Though the lawsuits were dismissed, Mohd said it had impacted the business, calling it an embarrassment.
“If I’m the bad guy, why does the co-op have to give you $10 million?” Mohd said. “We suffered a lot and it doesn’t matter who won the lawsuit, the banks would turn them down,” Mohd said. “It affects the people who live here and quality of life. Who wants to live here when people are using the media?”
According to Liang, the New York Co-op shareholders are severely disadvantaged in fighting against board corruptions.
“The NY Business Corporation Laws (721-724) entitle board co-op money for lawyer fees in civil and criminal cases. Skilled lawyers can turn such litigation into a game of who has money, and who wins,” Liang said. “Lawyers representing the GFH board requested to depose each of the 12 suing plaintiffs ‘day to day,’ setting up a huge financial hurdle for the plaintiffs to overcome while the board didn’t have to pay a penny out of their own pockets.”
After spending $210,000 of co-op money on legal fees, Liang said, Mohd and his associates, without a word to opposition leaders on the board, began charging shareholders assessments in October when some had trouble paying for food due to COVID.
“Shareholders at GFH wonder if Mohd has ever been a legitimately elected president, because all he did in court was to fight fiercely not to disclose original votes,” Liang said.

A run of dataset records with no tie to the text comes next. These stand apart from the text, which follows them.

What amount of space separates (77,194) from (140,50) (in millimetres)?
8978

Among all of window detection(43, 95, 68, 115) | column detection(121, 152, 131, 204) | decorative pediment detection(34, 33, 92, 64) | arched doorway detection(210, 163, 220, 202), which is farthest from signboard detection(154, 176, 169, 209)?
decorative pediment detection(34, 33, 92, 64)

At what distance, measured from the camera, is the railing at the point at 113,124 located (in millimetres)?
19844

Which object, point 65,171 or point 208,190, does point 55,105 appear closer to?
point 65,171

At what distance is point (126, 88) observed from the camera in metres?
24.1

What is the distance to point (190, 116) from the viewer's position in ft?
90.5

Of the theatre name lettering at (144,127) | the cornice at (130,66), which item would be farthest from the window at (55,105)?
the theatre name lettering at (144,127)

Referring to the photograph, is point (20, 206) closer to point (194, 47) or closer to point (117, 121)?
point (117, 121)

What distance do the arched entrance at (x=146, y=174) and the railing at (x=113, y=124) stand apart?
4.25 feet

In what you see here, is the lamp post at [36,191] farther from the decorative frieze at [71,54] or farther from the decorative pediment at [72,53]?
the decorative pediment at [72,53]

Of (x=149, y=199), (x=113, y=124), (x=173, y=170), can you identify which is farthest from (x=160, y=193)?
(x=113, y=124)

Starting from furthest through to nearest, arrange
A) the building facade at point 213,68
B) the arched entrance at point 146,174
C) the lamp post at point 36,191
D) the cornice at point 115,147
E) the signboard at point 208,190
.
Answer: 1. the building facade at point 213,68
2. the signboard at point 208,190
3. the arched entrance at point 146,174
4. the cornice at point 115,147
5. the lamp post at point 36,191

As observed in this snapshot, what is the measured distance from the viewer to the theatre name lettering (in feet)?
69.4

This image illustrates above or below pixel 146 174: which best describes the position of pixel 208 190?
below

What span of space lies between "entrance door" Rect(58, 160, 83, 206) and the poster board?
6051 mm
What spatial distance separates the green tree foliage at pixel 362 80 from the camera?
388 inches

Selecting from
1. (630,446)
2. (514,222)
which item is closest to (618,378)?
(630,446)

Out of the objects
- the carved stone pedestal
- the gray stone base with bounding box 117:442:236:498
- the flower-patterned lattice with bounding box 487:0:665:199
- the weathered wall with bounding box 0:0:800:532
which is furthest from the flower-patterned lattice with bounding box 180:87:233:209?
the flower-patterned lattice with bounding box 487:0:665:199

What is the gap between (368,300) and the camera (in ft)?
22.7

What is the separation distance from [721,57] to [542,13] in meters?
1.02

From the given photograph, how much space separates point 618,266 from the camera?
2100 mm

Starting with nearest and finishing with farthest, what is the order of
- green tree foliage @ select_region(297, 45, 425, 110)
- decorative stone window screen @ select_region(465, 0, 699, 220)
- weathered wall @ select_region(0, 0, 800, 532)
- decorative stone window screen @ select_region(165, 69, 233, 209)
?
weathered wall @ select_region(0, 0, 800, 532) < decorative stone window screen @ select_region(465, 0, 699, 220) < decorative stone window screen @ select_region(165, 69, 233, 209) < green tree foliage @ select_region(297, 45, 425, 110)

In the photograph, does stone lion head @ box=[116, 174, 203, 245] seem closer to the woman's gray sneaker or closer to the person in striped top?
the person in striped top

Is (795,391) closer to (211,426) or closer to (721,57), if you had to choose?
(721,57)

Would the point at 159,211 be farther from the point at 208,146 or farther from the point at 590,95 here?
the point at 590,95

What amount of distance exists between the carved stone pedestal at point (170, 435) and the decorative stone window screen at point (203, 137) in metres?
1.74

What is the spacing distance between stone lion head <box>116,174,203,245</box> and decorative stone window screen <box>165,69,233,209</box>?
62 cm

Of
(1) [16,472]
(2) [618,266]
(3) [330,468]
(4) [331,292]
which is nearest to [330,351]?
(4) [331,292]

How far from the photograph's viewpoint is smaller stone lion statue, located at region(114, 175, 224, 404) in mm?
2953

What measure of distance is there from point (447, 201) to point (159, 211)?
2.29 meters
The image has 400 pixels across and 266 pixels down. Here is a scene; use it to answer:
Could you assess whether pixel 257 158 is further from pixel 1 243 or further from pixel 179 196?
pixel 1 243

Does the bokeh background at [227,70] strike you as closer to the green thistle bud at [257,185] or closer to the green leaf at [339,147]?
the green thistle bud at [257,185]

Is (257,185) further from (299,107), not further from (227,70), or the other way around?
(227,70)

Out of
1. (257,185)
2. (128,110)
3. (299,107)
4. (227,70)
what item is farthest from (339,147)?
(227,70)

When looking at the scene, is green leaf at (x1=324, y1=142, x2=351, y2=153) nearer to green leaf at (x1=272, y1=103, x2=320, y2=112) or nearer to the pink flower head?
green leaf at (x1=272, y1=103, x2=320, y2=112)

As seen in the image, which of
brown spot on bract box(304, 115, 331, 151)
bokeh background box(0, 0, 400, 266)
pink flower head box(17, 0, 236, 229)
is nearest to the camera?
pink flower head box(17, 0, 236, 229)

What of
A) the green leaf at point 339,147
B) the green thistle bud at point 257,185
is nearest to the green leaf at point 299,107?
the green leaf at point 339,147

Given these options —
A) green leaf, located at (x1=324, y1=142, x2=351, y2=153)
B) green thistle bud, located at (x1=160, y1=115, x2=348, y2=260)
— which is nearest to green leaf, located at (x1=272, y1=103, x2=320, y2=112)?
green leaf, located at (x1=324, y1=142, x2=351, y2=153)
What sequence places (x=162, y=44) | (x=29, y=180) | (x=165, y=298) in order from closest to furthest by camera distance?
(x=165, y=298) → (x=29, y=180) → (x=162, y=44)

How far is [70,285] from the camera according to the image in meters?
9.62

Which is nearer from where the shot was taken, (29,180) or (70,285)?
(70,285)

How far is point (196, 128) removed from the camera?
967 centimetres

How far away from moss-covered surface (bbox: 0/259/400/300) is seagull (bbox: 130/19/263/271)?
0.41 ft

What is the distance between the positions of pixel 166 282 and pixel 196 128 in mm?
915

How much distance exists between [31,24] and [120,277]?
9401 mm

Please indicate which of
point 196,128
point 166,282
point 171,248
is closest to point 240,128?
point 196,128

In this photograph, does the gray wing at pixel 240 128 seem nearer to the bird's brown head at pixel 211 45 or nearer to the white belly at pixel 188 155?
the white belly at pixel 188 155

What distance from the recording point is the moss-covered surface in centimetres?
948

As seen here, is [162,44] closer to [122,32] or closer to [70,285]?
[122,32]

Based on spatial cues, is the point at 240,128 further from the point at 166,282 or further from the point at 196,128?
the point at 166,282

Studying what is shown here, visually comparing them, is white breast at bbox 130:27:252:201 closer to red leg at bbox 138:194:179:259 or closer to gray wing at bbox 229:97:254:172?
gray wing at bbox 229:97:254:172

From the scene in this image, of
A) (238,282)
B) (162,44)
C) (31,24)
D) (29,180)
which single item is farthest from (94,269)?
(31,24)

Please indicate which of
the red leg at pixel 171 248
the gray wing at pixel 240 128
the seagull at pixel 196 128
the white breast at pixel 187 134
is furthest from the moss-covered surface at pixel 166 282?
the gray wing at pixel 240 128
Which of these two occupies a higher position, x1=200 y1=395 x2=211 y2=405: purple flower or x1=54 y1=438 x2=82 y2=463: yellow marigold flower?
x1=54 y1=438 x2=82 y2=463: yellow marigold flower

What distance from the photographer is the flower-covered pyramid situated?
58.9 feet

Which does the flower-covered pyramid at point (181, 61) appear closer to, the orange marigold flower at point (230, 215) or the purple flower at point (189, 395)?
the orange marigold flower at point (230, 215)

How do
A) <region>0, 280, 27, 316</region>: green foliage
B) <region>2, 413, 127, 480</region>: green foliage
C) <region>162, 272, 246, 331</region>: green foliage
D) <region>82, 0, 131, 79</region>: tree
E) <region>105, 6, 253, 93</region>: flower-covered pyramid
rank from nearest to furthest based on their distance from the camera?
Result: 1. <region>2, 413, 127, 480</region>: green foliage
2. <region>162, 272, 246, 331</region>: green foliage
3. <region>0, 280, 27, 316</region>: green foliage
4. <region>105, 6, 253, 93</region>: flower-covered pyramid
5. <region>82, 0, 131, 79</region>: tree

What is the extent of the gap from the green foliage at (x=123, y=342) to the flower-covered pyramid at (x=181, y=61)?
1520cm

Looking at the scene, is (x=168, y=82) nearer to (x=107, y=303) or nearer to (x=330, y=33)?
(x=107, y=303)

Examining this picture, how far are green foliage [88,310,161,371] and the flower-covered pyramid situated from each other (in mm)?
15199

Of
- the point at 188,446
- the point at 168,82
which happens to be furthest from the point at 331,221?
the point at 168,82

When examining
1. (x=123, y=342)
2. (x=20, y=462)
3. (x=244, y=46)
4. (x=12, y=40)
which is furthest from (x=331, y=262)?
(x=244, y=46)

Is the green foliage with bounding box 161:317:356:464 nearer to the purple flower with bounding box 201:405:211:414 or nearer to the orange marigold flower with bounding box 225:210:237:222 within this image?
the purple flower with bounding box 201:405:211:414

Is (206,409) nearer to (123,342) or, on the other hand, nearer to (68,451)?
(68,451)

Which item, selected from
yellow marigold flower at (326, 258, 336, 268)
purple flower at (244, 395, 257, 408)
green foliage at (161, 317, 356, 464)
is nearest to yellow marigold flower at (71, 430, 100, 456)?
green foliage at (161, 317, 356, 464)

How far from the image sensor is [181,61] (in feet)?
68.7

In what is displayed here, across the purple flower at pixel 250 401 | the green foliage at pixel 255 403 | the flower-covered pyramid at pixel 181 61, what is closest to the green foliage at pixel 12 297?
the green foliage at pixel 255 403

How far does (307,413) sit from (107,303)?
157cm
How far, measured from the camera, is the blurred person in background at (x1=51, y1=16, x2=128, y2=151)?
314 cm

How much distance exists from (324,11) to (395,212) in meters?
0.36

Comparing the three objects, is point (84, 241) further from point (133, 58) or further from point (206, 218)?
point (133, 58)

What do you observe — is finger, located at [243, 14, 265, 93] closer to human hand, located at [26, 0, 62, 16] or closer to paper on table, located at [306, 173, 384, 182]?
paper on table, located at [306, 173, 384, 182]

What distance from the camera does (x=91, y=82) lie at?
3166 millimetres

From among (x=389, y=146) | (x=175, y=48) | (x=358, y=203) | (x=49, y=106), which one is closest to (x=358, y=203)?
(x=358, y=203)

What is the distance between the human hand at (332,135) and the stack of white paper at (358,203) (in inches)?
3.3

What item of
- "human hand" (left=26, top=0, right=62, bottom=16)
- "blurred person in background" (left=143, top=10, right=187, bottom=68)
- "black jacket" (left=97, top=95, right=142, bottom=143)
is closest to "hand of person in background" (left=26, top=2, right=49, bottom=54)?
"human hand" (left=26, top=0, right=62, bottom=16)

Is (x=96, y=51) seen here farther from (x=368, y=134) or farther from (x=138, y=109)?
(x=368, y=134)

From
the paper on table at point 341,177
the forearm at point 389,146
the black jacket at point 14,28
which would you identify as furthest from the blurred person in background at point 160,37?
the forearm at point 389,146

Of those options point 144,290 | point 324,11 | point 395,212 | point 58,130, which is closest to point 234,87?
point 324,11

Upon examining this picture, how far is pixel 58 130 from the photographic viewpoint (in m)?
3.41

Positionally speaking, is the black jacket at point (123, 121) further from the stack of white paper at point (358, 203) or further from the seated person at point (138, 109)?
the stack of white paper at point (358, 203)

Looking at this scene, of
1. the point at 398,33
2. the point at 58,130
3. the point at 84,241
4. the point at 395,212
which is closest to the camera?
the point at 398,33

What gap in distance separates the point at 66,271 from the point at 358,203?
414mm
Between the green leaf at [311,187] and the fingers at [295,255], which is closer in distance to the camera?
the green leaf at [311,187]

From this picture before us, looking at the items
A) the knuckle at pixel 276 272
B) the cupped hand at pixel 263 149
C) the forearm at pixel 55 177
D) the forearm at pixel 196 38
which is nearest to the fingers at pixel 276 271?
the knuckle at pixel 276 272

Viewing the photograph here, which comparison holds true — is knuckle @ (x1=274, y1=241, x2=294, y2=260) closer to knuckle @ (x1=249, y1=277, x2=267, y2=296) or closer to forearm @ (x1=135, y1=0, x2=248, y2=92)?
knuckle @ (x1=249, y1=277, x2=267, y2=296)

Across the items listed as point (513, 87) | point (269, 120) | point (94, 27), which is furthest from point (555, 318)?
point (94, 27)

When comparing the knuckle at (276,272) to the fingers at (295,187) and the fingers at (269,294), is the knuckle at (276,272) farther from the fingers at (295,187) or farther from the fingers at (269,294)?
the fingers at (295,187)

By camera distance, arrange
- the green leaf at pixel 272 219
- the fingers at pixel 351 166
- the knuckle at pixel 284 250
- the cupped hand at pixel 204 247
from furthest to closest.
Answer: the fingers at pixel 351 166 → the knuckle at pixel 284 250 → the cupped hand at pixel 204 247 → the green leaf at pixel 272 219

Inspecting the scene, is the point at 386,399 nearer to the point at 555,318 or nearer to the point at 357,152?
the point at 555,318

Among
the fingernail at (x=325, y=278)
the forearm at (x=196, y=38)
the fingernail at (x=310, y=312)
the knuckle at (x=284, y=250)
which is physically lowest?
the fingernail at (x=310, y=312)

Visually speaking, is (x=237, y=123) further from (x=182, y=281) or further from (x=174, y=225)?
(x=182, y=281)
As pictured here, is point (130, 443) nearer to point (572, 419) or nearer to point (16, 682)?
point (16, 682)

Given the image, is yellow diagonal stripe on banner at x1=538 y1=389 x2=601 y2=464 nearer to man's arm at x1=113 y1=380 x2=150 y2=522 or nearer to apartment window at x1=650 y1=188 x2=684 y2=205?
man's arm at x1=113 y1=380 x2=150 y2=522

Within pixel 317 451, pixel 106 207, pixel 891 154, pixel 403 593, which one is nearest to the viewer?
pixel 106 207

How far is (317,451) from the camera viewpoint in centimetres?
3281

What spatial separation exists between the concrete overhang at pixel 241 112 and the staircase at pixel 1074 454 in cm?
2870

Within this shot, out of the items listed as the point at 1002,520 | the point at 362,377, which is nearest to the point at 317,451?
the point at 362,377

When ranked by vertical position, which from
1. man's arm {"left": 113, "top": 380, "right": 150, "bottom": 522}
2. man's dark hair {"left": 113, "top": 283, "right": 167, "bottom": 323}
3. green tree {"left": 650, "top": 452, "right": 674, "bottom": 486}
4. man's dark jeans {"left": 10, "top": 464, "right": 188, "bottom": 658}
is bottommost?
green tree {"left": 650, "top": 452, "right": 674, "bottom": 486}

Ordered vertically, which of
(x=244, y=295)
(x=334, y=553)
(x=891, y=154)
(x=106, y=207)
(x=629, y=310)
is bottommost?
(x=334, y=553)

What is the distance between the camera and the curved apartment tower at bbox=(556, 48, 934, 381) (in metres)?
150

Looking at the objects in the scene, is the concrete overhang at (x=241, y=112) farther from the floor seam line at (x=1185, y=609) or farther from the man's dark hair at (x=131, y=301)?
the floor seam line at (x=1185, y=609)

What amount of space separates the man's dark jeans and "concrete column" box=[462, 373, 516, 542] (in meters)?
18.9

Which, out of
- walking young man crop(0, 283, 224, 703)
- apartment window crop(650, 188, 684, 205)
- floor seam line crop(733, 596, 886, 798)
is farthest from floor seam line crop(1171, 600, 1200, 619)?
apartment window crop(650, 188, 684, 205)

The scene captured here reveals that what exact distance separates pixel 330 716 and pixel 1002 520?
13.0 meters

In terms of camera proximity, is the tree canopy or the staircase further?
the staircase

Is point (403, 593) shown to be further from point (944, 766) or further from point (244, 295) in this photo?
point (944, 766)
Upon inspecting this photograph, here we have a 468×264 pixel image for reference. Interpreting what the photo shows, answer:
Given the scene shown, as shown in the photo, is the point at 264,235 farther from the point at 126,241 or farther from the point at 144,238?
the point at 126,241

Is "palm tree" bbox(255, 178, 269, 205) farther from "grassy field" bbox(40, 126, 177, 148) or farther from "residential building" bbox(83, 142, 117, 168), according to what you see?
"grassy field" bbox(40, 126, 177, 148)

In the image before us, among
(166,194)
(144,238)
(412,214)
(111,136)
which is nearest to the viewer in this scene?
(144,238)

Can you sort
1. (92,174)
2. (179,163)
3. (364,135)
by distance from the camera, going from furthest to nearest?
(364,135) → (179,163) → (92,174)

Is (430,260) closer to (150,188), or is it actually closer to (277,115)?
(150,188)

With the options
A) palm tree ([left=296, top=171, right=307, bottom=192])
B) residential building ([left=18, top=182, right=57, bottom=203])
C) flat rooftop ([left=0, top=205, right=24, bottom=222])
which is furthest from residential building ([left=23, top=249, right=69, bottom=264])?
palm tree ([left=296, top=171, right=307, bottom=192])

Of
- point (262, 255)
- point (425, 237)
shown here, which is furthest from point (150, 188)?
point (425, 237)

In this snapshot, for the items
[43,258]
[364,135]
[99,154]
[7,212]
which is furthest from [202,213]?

Edwin Wong, president of the Forest Hills Asian Association (FHAA) who is running for in the District 29 City Council race, suggested forming a coalition not only with GFH, but also with other co-ops in the area that may be enduring a similar situation.
“Mr. Mohd, if you are hearing this message, these are all shareholders,” Wong said. “You and the rest of the board that isn’t doing what’s right, I think, is going to catch up with you. I think right now, the best thing is for us to keep this awareness of this group and other groups. And then, from there, we’ll build a coalition and more awareness.”